## § Cantor Schroder Bernstein via fixpoint

- Given two injections $f: S \to T$, $g: T \to S$, we want to create a bijection.
- Suppose we have $S = T = N$, and $f(n) = g(n) = n + 1$.
- If $f$ were surjective, we are done, for then $f$ is the bijection.
- In this case, $f$ is not surjective, because $T-f(S) = {0}$. So $0$ has no preimage under $f$.
- We will create a new function $f'$ by perturbing $f$, such that it does map some element in $X$ to $0$ [which is currently missed ].
- Start with $f' \equiv f$. This means that $f'$ misses $0$.
- We can "force" a pre-image for $0$. How? Consider $g(0) = 1$, and set $f'(g(0)) \equiv 0$, or $f'(1) \equiv 0$.
- Whoops, but we have now "lost" a preimage for $f(1) = 2$, as now $2$ is not in the image of $f'$.
- Let's repeat the same process and fix it the same way. $f'(g(2)) \equiv 2$, or $f'(3) \equiv 2$.
- Now we have lost a pre-image for $f(3)$. Well, we just repeat the construction. For how long?

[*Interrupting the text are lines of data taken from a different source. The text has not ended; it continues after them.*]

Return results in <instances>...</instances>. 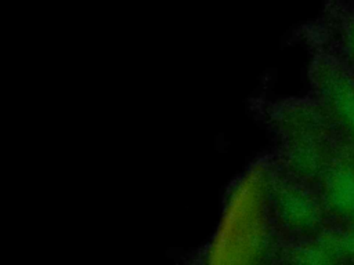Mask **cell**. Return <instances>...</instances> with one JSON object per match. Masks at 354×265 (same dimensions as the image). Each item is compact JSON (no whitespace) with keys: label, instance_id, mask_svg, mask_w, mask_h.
<instances>
[{"label":"cell","instance_id":"277c9868","mask_svg":"<svg viewBox=\"0 0 354 265\" xmlns=\"http://www.w3.org/2000/svg\"><path fill=\"white\" fill-rule=\"evenodd\" d=\"M329 244L336 251L339 258L354 261V225L342 235L336 236Z\"/></svg>","mask_w":354,"mask_h":265},{"label":"cell","instance_id":"7a4b0ae2","mask_svg":"<svg viewBox=\"0 0 354 265\" xmlns=\"http://www.w3.org/2000/svg\"><path fill=\"white\" fill-rule=\"evenodd\" d=\"M319 86L330 116L354 148V77L340 65L325 62L319 72Z\"/></svg>","mask_w":354,"mask_h":265},{"label":"cell","instance_id":"6da1fadb","mask_svg":"<svg viewBox=\"0 0 354 265\" xmlns=\"http://www.w3.org/2000/svg\"><path fill=\"white\" fill-rule=\"evenodd\" d=\"M264 179L249 171L231 193L213 239L209 265H252L264 235Z\"/></svg>","mask_w":354,"mask_h":265},{"label":"cell","instance_id":"5b68a950","mask_svg":"<svg viewBox=\"0 0 354 265\" xmlns=\"http://www.w3.org/2000/svg\"><path fill=\"white\" fill-rule=\"evenodd\" d=\"M344 46L347 50V54L350 55L351 61L354 62V19L347 22L344 29Z\"/></svg>","mask_w":354,"mask_h":265},{"label":"cell","instance_id":"3957f363","mask_svg":"<svg viewBox=\"0 0 354 265\" xmlns=\"http://www.w3.org/2000/svg\"><path fill=\"white\" fill-rule=\"evenodd\" d=\"M324 188L329 210L346 221H354V148L333 156L325 171Z\"/></svg>","mask_w":354,"mask_h":265}]
</instances>
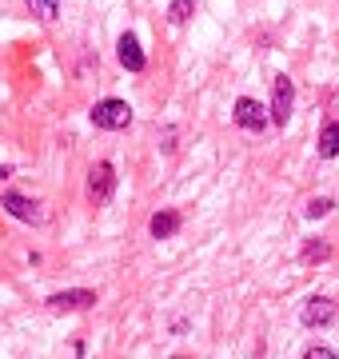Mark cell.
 Here are the masks:
<instances>
[{
  "mask_svg": "<svg viewBox=\"0 0 339 359\" xmlns=\"http://www.w3.org/2000/svg\"><path fill=\"white\" fill-rule=\"evenodd\" d=\"M0 204H4V212H13V216L25 219V224H44L40 204H36V200H28V196H20V192H4V196H0Z\"/></svg>",
  "mask_w": 339,
  "mask_h": 359,
  "instance_id": "8992f818",
  "label": "cell"
},
{
  "mask_svg": "<svg viewBox=\"0 0 339 359\" xmlns=\"http://www.w3.org/2000/svg\"><path fill=\"white\" fill-rule=\"evenodd\" d=\"M307 359H335L331 347H307Z\"/></svg>",
  "mask_w": 339,
  "mask_h": 359,
  "instance_id": "9a60e30c",
  "label": "cell"
},
{
  "mask_svg": "<svg viewBox=\"0 0 339 359\" xmlns=\"http://www.w3.org/2000/svg\"><path fill=\"white\" fill-rule=\"evenodd\" d=\"M192 8H196V0H172L168 4V20L172 25H184V20L192 16Z\"/></svg>",
  "mask_w": 339,
  "mask_h": 359,
  "instance_id": "4fadbf2b",
  "label": "cell"
},
{
  "mask_svg": "<svg viewBox=\"0 0 339 359\" xmlns=\"http://www.w3.org/2000/svg\"><path fill=\"white\" fill-rule=\"evenodd\" d=\"M235 124L260 136V132L268 128V108H263L260 100H251V96H240V100H235Z\"/></svg>",
  "mask_w": 339,
  "mask_h": 359,
  "instance_id": "7a4b0ae2",
  "label": "cell"
},
{
  "mask_svg": "<svg viewBox=\"0 0 339 359\" xmlns=\"http://www.w3.org/2000/svg\"><path fill=\"white\" fill-rule=\"evenodd\" d=\"M327 256H331V244H324V240H312V244H303V252H300L303 264H319V259H327Z\"/></svg>",
  "mask_w": 339,
  "mask_h": 359,
  "instance_id": "7c38bea8",
  "label": "cell"
},
{
  "mask_svg": "<svg viewBox=\"0 0 339 359\" xmlns=\"http://www.w3.org/2000/svg\"><path fill=\"white\" fill-rule=\"evenodd\" d=\"M148 228H152V236H156V240H168V236H176V231H180V216H176V212H156Z\"/></svg>",
  "mask_w": 339,
  "mask_h": 359,
  "instance_id": "9c48e42d",
  "label": "cell"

- Well, this is where we invoke the glory of a fixpoint theorem!
- See that we definitely need to reverse the arrows for $(T-f(S))$. If we start with a set $Y \subseteq T$ that we will reverse the arrows to, we will then need to reverse the arrows for $Y \cup F(G(Y))$.
- Thus, the set that we need to fiddle in $f'$ is $Y \mapsto (T-f(S))\cup F(G(Y))$.